« Avant même de me dire, je suis déjà dit(e) »
— Frantz Fanon
Ils ont fait de nous du cinéma est la première grande exposition monographique de Dalila Mahdjoub. À travers un ensemble d’œuvres pour la plupart produites spécialement pour l’exposition, Dalila Mahdjoub poursuit ici son travail de décolonisation d’archives de toutes sortes : personnelles, institutionnelles, médiatiques… Le point de départ de cet ensemble est l’inscription au verso d’une photographie de son grand-père dans l’album familial : « Souvenir de Djorf – ton père, Lakdar Mahdjoub ». Djorf était l’un des camps d’internement durant la guerre de libération de l’Algérie. Dalila Mahdjoub tire les fils de cette histoire, traversant alors d’autres histoires (une représentation théâtrale jouée par les détenus du FLN à la prison des Baumettes à Marseille, une sculpture coloniale au pied des escaliers de la gare Saint-Charles, le slogan paternaliste « Touche pas à mon pote… Un geste revient dans ses dessins et ses vidéo : Dalila Mahdjoub fait tomber matériellement les lettres du langage colonial. C’est avec une douceur, une délicatesse redoutable, qu’elle renverse les points de vue et retourne la violence de l’histoire.

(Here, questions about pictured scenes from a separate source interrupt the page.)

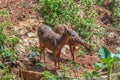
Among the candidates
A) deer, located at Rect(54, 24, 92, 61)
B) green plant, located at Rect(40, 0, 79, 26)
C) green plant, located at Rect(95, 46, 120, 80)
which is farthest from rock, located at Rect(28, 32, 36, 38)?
green plant, located at Rect(95, 46, 120, 80)

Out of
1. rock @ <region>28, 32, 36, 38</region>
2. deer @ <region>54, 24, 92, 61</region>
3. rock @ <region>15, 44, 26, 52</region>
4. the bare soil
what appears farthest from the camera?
rock @ <region>28, 32, 36, 38</region>

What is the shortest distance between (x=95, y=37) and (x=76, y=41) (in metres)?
1.80

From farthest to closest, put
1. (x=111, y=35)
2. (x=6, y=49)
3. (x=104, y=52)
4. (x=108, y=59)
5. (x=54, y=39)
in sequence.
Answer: (x=111, y=35)
(x=6, y=49)
(x=54, y=39)
(x=104, y=52)
(x=108, y=59)

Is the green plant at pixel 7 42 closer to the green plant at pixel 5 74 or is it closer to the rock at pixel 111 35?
the green plant at pixel 5 74

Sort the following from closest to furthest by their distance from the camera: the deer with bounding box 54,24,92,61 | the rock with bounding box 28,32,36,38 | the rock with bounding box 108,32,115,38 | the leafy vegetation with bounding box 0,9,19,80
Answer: the deer with bounding box 54,24,92,61, the leafy vegetation with bounding box 0,9,19,80, the rock with bounding box 28,32,36,38, the rock with bounding box 108,32,115,38

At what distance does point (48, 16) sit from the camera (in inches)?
336

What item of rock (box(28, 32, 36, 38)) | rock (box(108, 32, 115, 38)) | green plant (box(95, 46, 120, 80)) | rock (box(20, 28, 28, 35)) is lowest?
rock (box(108, 32, 115, 38))

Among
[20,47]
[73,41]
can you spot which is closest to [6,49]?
[20,47]

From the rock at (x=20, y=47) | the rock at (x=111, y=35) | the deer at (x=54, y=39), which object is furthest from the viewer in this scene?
the rock at (x=111, y=35)

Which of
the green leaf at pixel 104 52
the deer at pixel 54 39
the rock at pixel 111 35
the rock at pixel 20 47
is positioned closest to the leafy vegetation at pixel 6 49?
the rock at pixel 20 47

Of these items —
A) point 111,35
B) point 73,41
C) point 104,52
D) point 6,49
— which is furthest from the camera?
point 111,35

Dalila Mahdjoub met en œuvre des dispositifs plastiques complexes et sensibles, à une échelle à la fois intime et politique, pour décoloniser des archives de toutes sortes, personnelles, institutionnelles, médiatiques…

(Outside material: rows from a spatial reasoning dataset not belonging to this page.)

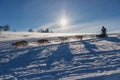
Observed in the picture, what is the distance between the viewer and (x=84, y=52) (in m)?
24.9

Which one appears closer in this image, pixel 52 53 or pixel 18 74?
pixel 18 74

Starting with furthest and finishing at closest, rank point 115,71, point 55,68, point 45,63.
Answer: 1. point 45,63
2. point 55,68
3. point 115,71

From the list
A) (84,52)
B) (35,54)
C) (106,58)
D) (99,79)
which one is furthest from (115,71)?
(35,54)

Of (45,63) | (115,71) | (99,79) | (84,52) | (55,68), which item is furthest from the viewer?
(84,52)

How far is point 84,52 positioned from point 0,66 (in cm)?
760

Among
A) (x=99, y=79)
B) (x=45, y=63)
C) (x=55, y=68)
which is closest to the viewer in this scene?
(x=99, y=79)

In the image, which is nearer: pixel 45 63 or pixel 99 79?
pixel 99 79

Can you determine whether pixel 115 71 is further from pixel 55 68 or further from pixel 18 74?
pixel 18 74

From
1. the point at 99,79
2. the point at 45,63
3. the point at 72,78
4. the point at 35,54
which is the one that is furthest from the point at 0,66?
the point at 99,79

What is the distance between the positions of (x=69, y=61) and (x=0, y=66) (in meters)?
5.07

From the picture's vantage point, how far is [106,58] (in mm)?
21531

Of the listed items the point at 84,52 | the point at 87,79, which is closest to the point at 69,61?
the point at 84,52

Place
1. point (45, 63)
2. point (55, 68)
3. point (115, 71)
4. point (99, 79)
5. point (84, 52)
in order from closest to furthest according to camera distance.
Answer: point (99, 79) < point (115, 71) < point (55, 68) < point (45, 63) < point (84, 52)

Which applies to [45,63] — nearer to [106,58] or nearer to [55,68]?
[55,68]
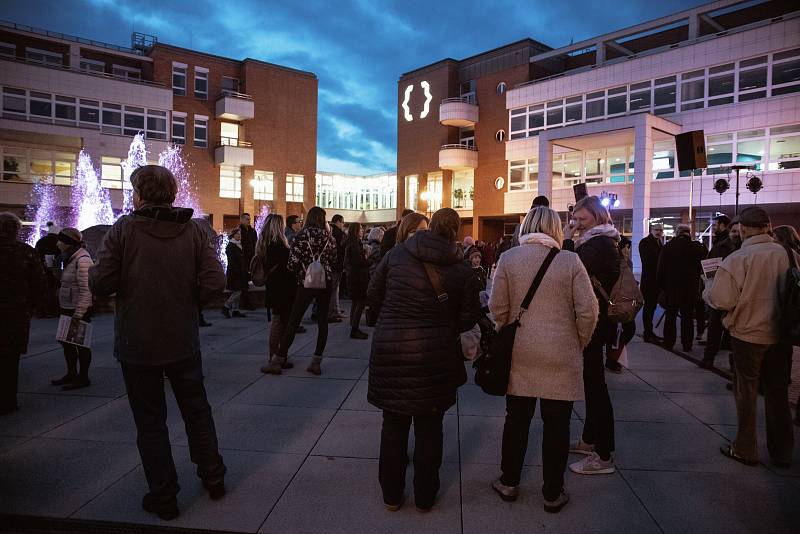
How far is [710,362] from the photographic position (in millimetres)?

Ils ont fait de nous cinéma est une expression arabe idiomatique à double sens. Elle exprime d’un côté la spectacularisation du fait colonial où l’autre est réduit à une image (et donc mis à distance de lui-même et du réel), et de l’autre côté elle signifie, sans détour : « Ils se sont moqués de nous ».

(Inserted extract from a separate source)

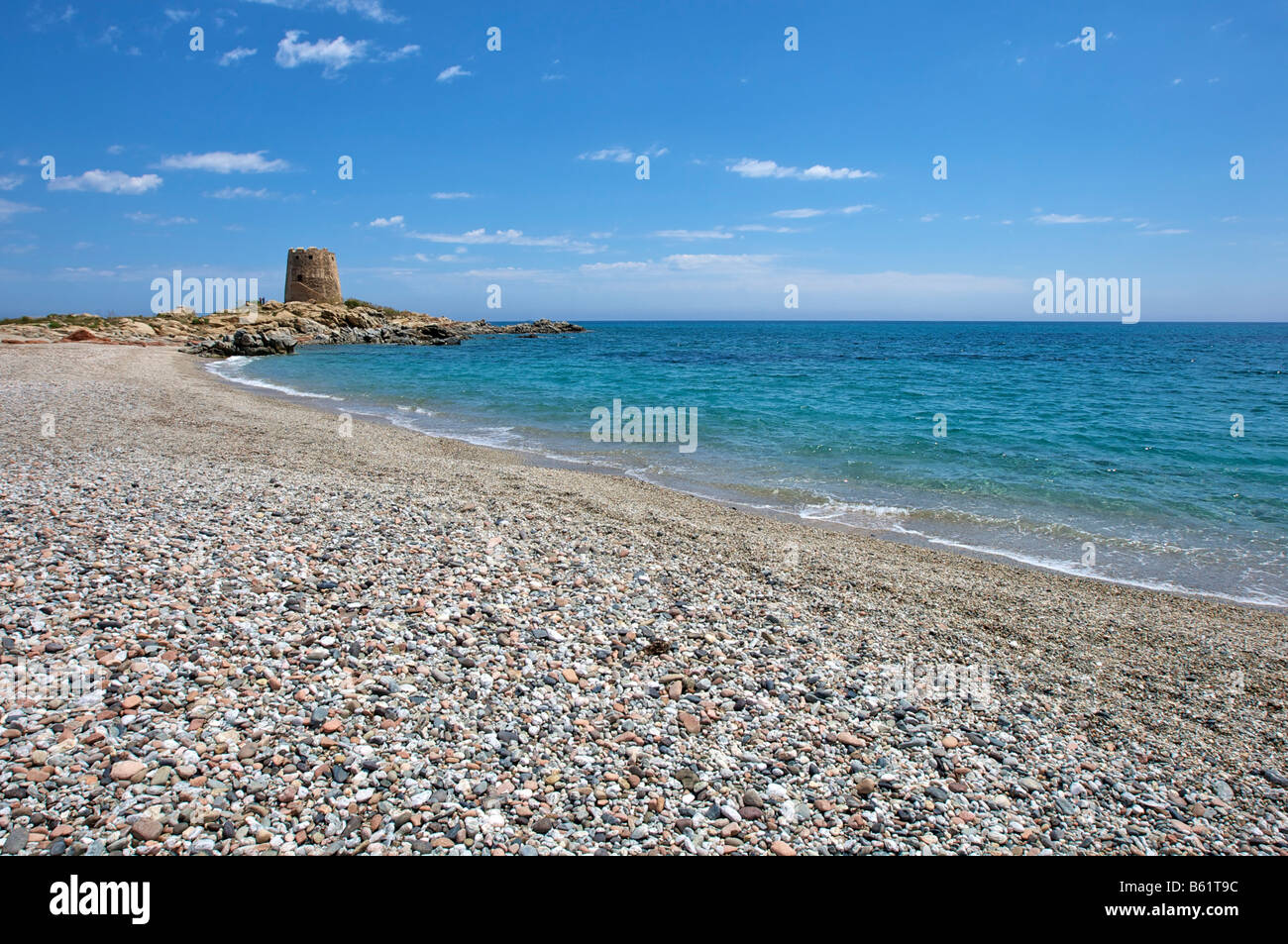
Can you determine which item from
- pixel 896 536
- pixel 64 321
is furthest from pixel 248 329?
pixel 896 536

Les œuvres présentées ici découlent d’une recherche qui a commencé avec la découverte d’une photographie de son grand-père dans l’album familial. Dalila Mahdjoub s’interroge sur l’inscription au verso : « Souvenir de Djorf – ton père, Lakdar Mahdjoub ». C’est sa mère qui va lui raconter le contexte dans lequel a été faite cette image. À cette époque, Dalila Mahdjoub ignorait tout de ce qu’était Djorf et de la réalité des « camps », qu’ils soient d’internement, de tri, de transit ou de regroupement… Djorf était l’un des camps d’internement durant la guerre de libération de l’Algérie.
Elle commence à tirer les fils de cette histoire. Et c’est alors un mouvement rigoureux et kaleïdoscopique qui se diffracte en traversant d’autres histoires où elle interroge chaque fois les notions de représentation, de mise en spectacle de l’Autre, de point de vue, de dispositif panoptique.
Qu’il s’agisse de cette histoire si méconnue des camps dans l’Algérie coloniale entre 1955 et 1962, où son grand-père a été interné une année entre 1958 et 1959, d’une sculpture coloniale sur l’escalier monumental de la gare Saint-Charles à Marseille (dont elle défait l’horizontalité), ou des photographies d’une représentation théâtrale dans la prison des Baumettes pendant la période de la guerre d’indépendance de l’Algérie, ou de sa relecture critique du slogan paternaliste “Touche pas à mon pote”, ou de déchirer sa bibliothèque coloniale en un geste performatif qui sera répété plusieurs fois jusqu’au six juillet, Dalila Mahdjoub parle de l’exclusion et de la désubjectivation coloniale. Elle touche « ce sentiment de constamment se regarder par les yeux d’un autre, de mesurer son âme à l’aune d’un monde qui vous considère comme un spectacle, avec un amusement teinté de pitié méprisante » (Edward Web Du Bois). Dalila Mahdjoub renverse les points de vue en conjuguant subtilité, précision et retournement de la violence. Au-delà des figures coloniales les plus évidentes, elle s’efforce aussi de débusquer jusque dans des représentations prétendûment “amies“ une assignation à une position inférieure, ce qu’elle appelle « la figure de l’être inachevé »(1), et qu’elle vomit avec des œuvres à la fois patientes, minutieuses et fulgurantes.
On retrouve en effet dans plusieurs œuvres, dessins ou vidéo, un geste générique : Dalila Mahdjoub fait tomber le langage colonial, à la fois plastiquement (les lettres tombent littéralement, matériellement, en bas de la page), et politiquement. C’est là que la plus grande tension opère. Entre la négation coloniale de l’autre et une humanité qui affirme l’unité de son être. Entre une violence et une douceur extrême, redoutable. Dalila Mahdjoub relie le poétique, le biographique et le politique en une expérience qui réouvre l’horizon du présent en nous engageant à être autrement avec celles et ceux que l’on ne pourra plus jamais dire « autres ».